## Set task:
Copy out exactly the lines from the one containing "How far from point 350,305 is point 319,372?" to the end of the records below, both included, and nothing else.

## Excerpted data:
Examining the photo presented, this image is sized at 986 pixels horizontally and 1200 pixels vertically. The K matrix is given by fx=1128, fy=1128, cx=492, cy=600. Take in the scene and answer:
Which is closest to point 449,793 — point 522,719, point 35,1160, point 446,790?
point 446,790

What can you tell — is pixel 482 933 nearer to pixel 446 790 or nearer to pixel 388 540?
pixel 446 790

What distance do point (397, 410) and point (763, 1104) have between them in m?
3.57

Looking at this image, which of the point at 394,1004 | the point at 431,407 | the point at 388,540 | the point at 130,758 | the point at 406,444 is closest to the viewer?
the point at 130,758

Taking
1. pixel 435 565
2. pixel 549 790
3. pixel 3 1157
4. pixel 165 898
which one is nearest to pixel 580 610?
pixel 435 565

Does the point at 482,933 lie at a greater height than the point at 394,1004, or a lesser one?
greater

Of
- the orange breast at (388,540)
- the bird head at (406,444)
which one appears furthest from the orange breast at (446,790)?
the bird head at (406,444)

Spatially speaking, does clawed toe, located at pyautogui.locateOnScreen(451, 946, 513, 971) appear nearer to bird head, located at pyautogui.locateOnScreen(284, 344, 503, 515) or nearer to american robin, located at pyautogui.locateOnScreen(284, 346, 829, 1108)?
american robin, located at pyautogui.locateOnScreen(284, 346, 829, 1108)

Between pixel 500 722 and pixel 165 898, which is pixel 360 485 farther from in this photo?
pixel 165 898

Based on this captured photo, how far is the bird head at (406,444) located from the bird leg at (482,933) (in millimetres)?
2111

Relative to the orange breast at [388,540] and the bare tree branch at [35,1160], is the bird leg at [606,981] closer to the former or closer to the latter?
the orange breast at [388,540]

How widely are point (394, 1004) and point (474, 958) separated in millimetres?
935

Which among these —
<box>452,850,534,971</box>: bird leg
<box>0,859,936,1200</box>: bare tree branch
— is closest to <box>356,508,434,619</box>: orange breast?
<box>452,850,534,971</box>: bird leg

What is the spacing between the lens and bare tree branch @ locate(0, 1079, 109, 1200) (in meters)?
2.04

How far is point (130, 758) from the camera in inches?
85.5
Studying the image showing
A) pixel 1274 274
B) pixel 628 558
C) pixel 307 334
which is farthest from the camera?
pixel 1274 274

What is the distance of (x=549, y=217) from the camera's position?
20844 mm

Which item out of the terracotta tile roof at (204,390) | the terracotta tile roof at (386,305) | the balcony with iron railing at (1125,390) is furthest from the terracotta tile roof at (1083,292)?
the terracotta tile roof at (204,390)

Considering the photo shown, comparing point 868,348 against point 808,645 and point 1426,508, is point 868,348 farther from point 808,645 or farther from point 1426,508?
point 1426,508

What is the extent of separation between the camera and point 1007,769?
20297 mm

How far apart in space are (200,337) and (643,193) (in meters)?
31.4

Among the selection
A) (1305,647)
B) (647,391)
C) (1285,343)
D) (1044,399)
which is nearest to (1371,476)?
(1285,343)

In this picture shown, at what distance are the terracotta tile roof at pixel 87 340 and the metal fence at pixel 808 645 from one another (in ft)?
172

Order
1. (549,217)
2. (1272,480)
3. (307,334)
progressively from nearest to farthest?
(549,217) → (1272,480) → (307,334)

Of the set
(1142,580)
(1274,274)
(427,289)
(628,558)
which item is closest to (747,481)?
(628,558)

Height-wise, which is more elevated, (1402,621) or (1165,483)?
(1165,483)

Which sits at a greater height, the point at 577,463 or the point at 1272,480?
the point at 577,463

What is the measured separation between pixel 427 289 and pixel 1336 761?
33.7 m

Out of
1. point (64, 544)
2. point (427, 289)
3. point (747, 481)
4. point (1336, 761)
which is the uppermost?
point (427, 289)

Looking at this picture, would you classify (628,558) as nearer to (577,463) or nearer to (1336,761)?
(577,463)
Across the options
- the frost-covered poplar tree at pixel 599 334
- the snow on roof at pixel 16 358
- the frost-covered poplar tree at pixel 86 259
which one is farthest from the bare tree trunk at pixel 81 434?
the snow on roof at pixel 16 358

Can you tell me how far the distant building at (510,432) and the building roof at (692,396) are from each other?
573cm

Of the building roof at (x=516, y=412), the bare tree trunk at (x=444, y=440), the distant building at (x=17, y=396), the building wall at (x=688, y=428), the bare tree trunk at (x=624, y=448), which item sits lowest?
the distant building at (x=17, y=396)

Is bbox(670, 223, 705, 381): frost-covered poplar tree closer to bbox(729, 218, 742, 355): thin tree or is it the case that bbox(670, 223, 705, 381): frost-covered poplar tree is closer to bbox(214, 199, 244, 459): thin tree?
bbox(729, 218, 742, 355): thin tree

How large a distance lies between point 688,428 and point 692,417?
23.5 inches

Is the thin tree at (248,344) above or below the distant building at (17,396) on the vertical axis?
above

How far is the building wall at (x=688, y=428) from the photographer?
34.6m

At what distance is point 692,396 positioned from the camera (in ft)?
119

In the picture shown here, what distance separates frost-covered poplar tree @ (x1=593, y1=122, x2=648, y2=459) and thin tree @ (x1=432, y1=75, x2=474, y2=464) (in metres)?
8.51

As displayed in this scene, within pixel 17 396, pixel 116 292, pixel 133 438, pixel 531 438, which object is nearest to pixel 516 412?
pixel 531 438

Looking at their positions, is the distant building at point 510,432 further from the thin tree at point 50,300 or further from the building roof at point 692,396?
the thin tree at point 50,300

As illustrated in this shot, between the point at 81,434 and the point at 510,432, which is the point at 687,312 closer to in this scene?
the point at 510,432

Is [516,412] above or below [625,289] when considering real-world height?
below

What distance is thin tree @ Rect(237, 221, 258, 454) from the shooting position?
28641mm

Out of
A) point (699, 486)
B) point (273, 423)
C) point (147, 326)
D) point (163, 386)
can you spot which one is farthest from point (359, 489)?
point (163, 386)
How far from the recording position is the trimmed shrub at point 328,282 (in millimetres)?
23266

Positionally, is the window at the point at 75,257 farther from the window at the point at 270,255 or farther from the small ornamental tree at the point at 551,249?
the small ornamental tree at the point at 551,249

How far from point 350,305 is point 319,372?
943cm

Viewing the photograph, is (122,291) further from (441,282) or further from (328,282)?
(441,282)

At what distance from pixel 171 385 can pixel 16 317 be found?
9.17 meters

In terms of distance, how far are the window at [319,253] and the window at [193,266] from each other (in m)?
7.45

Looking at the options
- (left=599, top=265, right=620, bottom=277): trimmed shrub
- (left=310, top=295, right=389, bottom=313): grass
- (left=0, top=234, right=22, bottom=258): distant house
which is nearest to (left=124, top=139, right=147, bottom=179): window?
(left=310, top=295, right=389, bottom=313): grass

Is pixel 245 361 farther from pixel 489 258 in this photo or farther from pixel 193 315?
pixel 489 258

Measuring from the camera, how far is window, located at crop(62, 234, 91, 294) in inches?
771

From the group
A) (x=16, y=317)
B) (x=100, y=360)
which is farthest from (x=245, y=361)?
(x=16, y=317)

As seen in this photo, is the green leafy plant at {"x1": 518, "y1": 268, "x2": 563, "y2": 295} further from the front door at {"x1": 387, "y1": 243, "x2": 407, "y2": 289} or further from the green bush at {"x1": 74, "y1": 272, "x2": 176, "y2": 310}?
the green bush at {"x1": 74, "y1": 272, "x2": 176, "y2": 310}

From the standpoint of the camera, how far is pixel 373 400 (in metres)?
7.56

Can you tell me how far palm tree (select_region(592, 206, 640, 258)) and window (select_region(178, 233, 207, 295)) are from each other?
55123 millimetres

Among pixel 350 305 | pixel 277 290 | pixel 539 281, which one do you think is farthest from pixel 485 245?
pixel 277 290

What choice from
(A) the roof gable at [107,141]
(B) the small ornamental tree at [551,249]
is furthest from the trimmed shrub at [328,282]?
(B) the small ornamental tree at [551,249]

## Exercise result:
How far from point 350,305 is point 319,372?
943cm

Viewing the photograph, is (122,291) further from (441,282) or further from (328,282)?
(441,282)

At what distance from pixel 171 385 can pixel 16 317 be found?
9.17 meters

In terms of distance, how far are the window at [319,253] and the window at [193,266] from each other (in m)?
7.45

Looking at the options
- (left=599, top=265, right=620, bottom=277): trimmed shrub
- (left=310, top=295, right=389, bottom=313): grass
- (left=0, top=234, right=22, bottom=258): distant house
which is nearest to (left=124, top=139, right=147, bottom=179): window?
(left=310, top=295, right=389, bottom=313): grass

Is pixel 245 361 farther from pixel 489 258 in this photo or farther from pixel 193 315?
pixel 489 258

Measuring from the camera, how far is window, located at crop(62, 234, 91, 294) in inches?
771

From the group
A) (x=16, y=317)
B) (x=100, y=360)
which is farthest from (x=245, y=361)?
(x=16, y=317)

As seen in this photo, is the green leafy plant at {"x1": 518, "y1": 268, "x2": 563, "y2": 295} further from the front door at {"x1": 387, "y1": 243, "x2": 407, "y2": 289} or further from the green bush at {"x1": 74, "y1": 272, "x2": 176, "y2": 310}?
the green bush at {"x1": 74, "y1": 272, "x2": 176, "y2": 310}

From the standpoint of the camera, how far is pixel 373 400 (in metres)?
7.56

Can you tell me how far palm tree (select_region(592, 206, 640, 258)) and window (select_region(178, 233, 207, 295)) are from each other?
55123 millimetres

Among pixel 350 305 | pixel 277 290 | pixel 539 281, which one do you think is farthest from pixel 485 245?
pixel 277 290

What choice from
(A) the roof gable at [107,141]
(B) the small ornamental tree at [551,249]
is furthest from the trimmed shrub at [328,282]?
(B) the small ornamental tree at [551,249]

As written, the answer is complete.